The whole of the data is to be duplicated precisely.
START RAW DATA
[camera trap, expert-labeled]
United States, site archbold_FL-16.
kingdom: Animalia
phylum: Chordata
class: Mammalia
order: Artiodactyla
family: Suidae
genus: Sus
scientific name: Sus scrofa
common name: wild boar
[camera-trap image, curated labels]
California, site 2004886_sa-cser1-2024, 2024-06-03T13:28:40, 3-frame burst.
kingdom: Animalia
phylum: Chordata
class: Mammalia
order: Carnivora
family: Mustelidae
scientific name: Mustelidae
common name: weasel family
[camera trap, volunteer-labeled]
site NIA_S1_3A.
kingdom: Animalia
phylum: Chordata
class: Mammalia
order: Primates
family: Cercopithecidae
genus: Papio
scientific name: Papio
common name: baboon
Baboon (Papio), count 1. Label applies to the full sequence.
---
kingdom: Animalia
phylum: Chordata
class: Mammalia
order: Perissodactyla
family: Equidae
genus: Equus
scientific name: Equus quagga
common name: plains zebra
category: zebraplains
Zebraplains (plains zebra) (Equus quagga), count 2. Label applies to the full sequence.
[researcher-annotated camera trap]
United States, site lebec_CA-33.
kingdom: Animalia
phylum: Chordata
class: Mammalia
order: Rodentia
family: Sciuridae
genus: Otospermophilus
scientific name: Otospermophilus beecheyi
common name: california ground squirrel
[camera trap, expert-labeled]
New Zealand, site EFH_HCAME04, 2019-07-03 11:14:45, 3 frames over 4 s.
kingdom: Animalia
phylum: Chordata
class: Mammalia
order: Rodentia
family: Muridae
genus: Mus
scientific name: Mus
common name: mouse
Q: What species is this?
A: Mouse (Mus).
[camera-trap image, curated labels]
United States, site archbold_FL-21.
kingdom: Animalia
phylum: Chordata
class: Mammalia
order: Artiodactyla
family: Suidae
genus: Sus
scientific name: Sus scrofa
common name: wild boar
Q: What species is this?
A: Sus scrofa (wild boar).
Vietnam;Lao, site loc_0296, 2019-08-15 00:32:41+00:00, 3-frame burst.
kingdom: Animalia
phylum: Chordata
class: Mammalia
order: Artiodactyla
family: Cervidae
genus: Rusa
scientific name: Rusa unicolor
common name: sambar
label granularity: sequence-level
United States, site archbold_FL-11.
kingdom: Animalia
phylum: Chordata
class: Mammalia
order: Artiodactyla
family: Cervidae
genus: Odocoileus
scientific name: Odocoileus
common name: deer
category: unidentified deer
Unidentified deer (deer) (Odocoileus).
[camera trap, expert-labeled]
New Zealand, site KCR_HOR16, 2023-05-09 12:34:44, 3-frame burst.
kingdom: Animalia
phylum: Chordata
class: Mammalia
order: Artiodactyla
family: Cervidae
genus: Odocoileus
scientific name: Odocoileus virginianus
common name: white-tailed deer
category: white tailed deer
END RAW DATA
ANSWER TO THE EXERCISE:
[camera trap, expert-labeled]
United States, site archbold_FL-16.
kingdom: Animalia
phylum: Chordata
class: Mammalia
order: Artiodactyla
family: Suidae
genus: Sus
scientific name: Sus scrofa
common name: wild boar
[camera-trap image, curated labels]
California, site 2004886_sa-cser1-2024, 2024-06-03T13:28:40, 3-frame burst.
kingdom: Animalia
phylum: Chordata
class: Mammalia
order: Carnivora
family: Mustelidae
scientific name: Mustelidae
common name: weasel family
[camera trap, volunteer-labeled]
site NIA_S1_3A.
kingdom: Animalia
phylum: Chordata
class: Mammalia
order: Primates
family: Cercopithecidae
genus: Papio
scientific name: Papio
common name: baboon
Baboon (Papio), count 1. Label applies to the full sequence.
---
kingdom: Animalia
phylum: Chordata
class: Mammalia
order: Perissodactyla
family: Equidae
genus: Equus
scientific name: Equus quagga
common name: plains zebra
category: zebraplains
Zebraplains (plains zebra) (Equus quagga), count 2. Label applies to the full sequence.
[researcher-annotated camera trap]
United States, site lebec_CA-33.
kingdom: Animalia
phylum: Chordata
class: Mammalia
order: Rodentia
family: Sciuridae
genus: Otospermophilus
scientific name: Otospermophilus beecheyi
common name: california ground squirrel
[camera trap, expert-labeled]
New Zealand, site EFH_HCAME04, 2019-07-03 11:14:45, 3 frames over 4 s.
kingdom: Animalia
phylum: Chordata
class: Mammalia
order: Rodentia
family: Muridae
genus: Mus
scientific name: Mus
common name: mouse
Q: What species is this?
A: Mouse (Mus).
[camera-trap image, curated labels]
United States, site archbold_FL-21.
kingdom: Animalia
phylum: Chordata
class: Mammalia
order: Artiodactyla
family: Suidae
genus: Sus
scientific name: Sus scrofa
common name: wild boar
Q: What species is this?
A: Sus scrofa (wild boar).
Vietnam;Lao, site loc_0296, 2019-08-15 00:32:41+00:00, 3-frame burst.
kingdom: Animalia
phylum: Chordata
class: Mammalia
order: Artiodactyla
family: Cervidae
genus: Rusa
scientific name: Rusa unicolor
common name: sambar
label granularity: sequence-level
United States, site archbold_FL-11.
kingdom: Animalia
phylum: Chordata
class: Mammalia
order: Artiodactyla
family: Cervidae
genus: Odocoileus
scientific name: Odocoileus
common name: deer
category: unidentified deer
Unidentified deer (deer) (Odocoileus).
[camera trap, expert-labeled]
New Zealand, site KCR_HOR16, 2023-05-09 12:34:44, 3-frame burst.
kingdom: Animalia
phylum: Chordata
class: Mammalia
order: Artiodactyla
family: Cervidae
genus: Odocoileus
scientific name: Odocoileus virginianus
common name: white-tailed deer
category: white tailed deer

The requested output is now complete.